Homeowners insurance is a cost you must factor in when you're planning to buy a home.
It provides coverage if your property gets damaged or if you sustain losses within your property. Not only is the structure of your home protected, but with the right policy, your personal belongings, like your furniture and electronics, are protected as well.
Homeowners insurance typically kicks in when any of the following occur:
- Fire damage
- Water damage not caused by flooding (flood insurance is separate)
- Wind or hail damage
- Damage from falling objects outside your home
- Damage from outside electrical issues
Homeowners insurance also protects you if someone gets hurt on your property.
What homeowners insurance consists of
Most homeowners policies offer multiple types of coverage:
- Dwelling protection: damage to the home and surrounding attached structures, like decks and garages, as well as non-attached structures, like fences or sheds.
- Loss of use: when you can't live in your home following extensive damage, such as damage caused by a fire.
- Personal property damage: when the items in your home are damaged in a covered event (see the list above).
- Liability coverage: when someone is injured on your property
Items not automatically covered by homeowners insurance
Your homeowners policy won't cover every possible scenario that results in damage to your property. Here are a few items that may not be covered by a basic policy (although you can purchase separate coverage for them):
- Flood damage
- Water backup damage (such as when a sewer line backs up)
- Earthquake damage
- Termite damage
- Mold damage
- Any damage caused by general wear and tear
Choosing a homeowners insurance policy
When buying homeowners insurance, you'll want to get enough coverage to rebuild your home and replace its contents if it's completely destroyed.

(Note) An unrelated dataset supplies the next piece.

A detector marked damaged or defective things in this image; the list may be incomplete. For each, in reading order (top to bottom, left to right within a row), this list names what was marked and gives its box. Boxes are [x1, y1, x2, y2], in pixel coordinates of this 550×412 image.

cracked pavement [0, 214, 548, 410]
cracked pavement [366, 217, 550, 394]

If it would cost you $300,000 to rebuild your home and another $100,000 to replace items of value, you'd aim for a $400,000 policy. This is a very simplified means of calculating your coverage amount. The point is to give you a general sense of how much coverage you need.
You'll also need to figure out what deductible makes the most sense for you. Most claims against your homeowners insurance policy will be subject to a deductible.
If you have a $750 deductible and are awarded $2,000 from a claim, you'll get a $1,250 check from your insurer. The higher the deductible, the lower your monthly or annual premium. You'll need to decide: Do you want to pay more money off the bat or pay less for coverage but get smaller checks if you make a claim?
How insurance companies determine their rates
It pays to shop around for the most affordable homeowners insurance policy you can get. When calculating rates, insurers will generally account for
- the size and age of your home,
- the location of your home,
- the cost of rebuilding your home,
- potential safety hazards on your property (like a swimming pool), and
- protective measures for your home (like an alarm system).
If you own a vehicle as well as a home, it pays to ask your auto insurance company for a quote on a homeowners policy. Sometimes, you'll save money by buying two policies from the same insurer.
Do I really need homeowners insurance?
Unlike auto insurance, which is required by law, you technically don't have to purchase homeowners insurance. But good luck getting a mortgage without it.
Most lenders want proof of coverage before agreeing to a home loan. Furthermore, by not having homeowners insurance, you'll face significant financial losses if your property sustains damage. That's not a risk worth taking.